Data extracted from a collection:

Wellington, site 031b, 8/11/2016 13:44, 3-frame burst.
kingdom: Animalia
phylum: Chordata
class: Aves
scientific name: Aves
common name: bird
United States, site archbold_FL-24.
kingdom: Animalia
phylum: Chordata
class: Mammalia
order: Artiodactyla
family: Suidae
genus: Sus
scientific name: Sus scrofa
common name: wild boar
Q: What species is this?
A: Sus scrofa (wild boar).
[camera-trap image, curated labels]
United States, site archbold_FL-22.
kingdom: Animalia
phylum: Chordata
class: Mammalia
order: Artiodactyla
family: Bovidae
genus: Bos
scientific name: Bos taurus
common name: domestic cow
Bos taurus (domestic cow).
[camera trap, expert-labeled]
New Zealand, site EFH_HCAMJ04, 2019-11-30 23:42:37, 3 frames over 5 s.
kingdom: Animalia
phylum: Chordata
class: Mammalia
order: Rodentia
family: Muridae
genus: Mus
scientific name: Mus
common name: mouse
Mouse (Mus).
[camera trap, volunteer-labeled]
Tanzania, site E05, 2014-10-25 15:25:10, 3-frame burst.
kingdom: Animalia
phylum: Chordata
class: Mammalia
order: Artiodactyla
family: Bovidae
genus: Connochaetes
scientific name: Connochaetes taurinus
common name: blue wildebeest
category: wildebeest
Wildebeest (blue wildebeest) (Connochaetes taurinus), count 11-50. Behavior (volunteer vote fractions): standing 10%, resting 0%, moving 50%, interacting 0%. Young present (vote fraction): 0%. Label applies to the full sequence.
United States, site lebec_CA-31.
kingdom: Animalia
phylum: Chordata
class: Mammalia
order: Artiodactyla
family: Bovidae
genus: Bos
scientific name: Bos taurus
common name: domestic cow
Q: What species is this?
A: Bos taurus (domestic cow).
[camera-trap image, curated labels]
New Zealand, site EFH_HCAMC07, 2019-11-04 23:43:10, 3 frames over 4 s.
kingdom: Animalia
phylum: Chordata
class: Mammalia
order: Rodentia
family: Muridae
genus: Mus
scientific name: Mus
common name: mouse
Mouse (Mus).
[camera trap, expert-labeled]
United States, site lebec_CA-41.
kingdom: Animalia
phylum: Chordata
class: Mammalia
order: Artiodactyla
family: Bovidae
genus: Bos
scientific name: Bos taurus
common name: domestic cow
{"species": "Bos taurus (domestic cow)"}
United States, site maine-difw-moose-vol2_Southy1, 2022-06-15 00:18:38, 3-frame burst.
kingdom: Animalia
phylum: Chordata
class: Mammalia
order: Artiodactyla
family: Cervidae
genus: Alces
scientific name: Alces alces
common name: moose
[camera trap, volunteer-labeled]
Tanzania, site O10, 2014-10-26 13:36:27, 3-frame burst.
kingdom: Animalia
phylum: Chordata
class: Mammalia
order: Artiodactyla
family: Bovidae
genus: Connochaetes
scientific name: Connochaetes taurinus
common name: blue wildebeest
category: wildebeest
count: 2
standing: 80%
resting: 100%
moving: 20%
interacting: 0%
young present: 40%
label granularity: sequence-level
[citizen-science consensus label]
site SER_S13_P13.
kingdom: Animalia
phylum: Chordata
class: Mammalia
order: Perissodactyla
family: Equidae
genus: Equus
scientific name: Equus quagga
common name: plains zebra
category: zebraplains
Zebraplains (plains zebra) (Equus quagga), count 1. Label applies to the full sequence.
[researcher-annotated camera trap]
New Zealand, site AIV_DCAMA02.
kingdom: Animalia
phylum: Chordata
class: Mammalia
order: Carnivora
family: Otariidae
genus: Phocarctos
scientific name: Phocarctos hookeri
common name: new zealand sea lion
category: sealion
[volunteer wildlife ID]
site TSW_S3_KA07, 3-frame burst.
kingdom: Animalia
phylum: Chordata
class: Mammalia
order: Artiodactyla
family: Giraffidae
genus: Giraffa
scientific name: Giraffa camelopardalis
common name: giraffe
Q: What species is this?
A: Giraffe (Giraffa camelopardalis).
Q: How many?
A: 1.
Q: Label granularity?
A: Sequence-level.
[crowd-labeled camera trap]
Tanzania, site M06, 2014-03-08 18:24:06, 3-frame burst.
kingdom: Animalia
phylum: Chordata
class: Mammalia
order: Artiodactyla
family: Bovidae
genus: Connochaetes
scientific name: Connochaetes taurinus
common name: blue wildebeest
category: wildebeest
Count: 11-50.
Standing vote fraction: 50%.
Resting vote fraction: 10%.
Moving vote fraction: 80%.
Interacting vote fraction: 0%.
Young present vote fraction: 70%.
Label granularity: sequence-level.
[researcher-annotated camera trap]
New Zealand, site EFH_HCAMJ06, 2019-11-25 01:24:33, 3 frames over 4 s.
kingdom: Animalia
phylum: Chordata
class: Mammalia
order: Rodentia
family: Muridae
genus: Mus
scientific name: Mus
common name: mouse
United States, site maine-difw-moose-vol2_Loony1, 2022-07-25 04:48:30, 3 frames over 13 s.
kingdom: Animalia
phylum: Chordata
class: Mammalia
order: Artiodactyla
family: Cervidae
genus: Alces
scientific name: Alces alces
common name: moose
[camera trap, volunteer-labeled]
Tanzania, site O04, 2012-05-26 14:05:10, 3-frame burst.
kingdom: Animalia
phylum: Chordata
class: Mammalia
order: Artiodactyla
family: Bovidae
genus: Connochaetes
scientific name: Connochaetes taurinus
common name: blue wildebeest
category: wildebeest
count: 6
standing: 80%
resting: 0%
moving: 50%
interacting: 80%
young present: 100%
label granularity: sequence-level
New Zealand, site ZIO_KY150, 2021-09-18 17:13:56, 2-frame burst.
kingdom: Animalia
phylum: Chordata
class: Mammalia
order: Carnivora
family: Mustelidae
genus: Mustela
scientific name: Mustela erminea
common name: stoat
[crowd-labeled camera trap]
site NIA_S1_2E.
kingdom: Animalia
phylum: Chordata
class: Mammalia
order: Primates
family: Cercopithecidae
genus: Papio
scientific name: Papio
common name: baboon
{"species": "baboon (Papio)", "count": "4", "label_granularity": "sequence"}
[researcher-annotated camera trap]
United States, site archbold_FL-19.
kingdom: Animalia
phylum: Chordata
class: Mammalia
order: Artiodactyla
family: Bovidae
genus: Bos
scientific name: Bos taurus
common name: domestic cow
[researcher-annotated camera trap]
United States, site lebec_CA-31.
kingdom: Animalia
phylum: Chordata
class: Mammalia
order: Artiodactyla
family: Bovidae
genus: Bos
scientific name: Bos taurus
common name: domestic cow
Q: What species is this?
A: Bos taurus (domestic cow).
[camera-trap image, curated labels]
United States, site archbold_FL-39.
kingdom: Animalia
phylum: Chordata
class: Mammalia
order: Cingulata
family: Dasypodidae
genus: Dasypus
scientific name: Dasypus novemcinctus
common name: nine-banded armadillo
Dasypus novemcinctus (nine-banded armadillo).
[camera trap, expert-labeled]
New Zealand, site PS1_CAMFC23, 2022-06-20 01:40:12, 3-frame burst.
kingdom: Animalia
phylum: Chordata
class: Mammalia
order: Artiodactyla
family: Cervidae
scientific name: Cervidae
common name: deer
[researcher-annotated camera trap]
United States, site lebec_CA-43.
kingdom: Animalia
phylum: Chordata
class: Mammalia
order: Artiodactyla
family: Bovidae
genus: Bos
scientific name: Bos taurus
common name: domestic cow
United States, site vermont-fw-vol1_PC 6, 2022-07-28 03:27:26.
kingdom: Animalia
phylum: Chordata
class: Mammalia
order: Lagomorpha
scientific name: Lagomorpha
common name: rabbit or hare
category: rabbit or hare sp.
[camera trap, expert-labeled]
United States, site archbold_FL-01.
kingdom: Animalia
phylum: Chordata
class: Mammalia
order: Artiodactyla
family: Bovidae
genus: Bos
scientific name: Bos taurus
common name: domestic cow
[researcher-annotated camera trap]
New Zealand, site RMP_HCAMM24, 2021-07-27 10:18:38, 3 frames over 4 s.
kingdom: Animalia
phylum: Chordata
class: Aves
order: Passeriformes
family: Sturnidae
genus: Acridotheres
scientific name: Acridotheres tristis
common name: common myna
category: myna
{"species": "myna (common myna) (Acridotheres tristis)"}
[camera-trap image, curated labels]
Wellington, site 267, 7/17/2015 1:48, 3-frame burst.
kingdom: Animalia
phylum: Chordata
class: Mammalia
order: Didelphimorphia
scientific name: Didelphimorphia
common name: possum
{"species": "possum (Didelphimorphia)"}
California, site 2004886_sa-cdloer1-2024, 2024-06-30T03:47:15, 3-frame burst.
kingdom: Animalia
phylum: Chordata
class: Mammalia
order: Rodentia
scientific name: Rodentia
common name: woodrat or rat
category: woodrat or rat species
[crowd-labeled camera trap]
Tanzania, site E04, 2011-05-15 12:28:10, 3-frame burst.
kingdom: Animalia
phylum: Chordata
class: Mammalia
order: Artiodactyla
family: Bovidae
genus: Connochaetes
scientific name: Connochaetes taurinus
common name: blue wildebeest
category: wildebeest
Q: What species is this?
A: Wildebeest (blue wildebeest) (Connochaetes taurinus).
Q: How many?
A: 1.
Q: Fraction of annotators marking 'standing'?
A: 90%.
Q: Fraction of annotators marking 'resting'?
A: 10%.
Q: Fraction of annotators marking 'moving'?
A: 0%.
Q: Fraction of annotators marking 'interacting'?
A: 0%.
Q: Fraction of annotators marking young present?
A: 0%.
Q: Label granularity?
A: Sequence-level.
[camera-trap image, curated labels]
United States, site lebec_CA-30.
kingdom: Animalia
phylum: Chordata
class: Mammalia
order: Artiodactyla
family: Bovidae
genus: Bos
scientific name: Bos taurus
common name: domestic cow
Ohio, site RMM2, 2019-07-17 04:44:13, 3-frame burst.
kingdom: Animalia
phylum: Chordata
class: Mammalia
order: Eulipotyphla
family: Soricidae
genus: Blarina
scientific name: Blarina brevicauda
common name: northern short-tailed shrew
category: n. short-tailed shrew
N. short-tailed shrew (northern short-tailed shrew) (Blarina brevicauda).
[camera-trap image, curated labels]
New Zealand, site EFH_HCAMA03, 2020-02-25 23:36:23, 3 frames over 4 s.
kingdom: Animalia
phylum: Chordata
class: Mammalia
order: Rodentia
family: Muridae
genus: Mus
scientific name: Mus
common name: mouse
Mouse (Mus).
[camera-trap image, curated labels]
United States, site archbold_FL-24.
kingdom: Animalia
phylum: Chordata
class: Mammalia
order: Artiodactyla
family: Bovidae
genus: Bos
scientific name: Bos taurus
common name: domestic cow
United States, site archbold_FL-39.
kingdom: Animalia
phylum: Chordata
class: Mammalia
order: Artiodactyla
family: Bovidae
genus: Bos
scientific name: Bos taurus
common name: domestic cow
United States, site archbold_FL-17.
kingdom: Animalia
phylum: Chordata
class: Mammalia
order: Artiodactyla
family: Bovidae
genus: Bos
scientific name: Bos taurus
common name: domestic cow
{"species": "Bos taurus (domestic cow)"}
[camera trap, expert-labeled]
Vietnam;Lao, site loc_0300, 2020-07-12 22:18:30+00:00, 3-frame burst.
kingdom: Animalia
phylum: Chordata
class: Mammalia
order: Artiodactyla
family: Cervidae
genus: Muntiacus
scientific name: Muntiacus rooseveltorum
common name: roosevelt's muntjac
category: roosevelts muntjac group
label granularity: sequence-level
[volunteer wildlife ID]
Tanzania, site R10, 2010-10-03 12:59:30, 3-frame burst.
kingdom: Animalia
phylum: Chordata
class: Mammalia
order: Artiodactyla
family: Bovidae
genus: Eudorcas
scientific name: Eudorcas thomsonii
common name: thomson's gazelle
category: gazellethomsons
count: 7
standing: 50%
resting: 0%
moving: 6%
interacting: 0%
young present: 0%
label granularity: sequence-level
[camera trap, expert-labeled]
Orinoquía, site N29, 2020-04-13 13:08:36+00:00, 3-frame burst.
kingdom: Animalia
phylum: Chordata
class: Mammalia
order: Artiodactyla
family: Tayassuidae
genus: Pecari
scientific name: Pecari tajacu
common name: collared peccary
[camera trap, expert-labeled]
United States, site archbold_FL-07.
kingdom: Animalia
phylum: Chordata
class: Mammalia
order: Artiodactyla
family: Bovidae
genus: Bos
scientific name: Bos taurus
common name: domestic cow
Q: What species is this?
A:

**Work order:** From the first line of the data through the line with "A: Sus scrofa (wild boar).", quote each line exactly and add nothing else.

**Solution for this task:**
Wellington, site 031b, 8/11/2016 13:44, 3-frame burst.
kingdom: Animalia
phylum: Chordata
class: Aves
scientific name: Aves
common name: bird
United States, site archbold_FL-24.
kingdom: Animalia
phylum: Chordata
class: Mammalia
order: Artiodactyla
family: Suidae
genus: Sus
scientific name: Sus scrofa
common name: wild boar
Q: What species is this?
A: Sus scrofa (wild boar).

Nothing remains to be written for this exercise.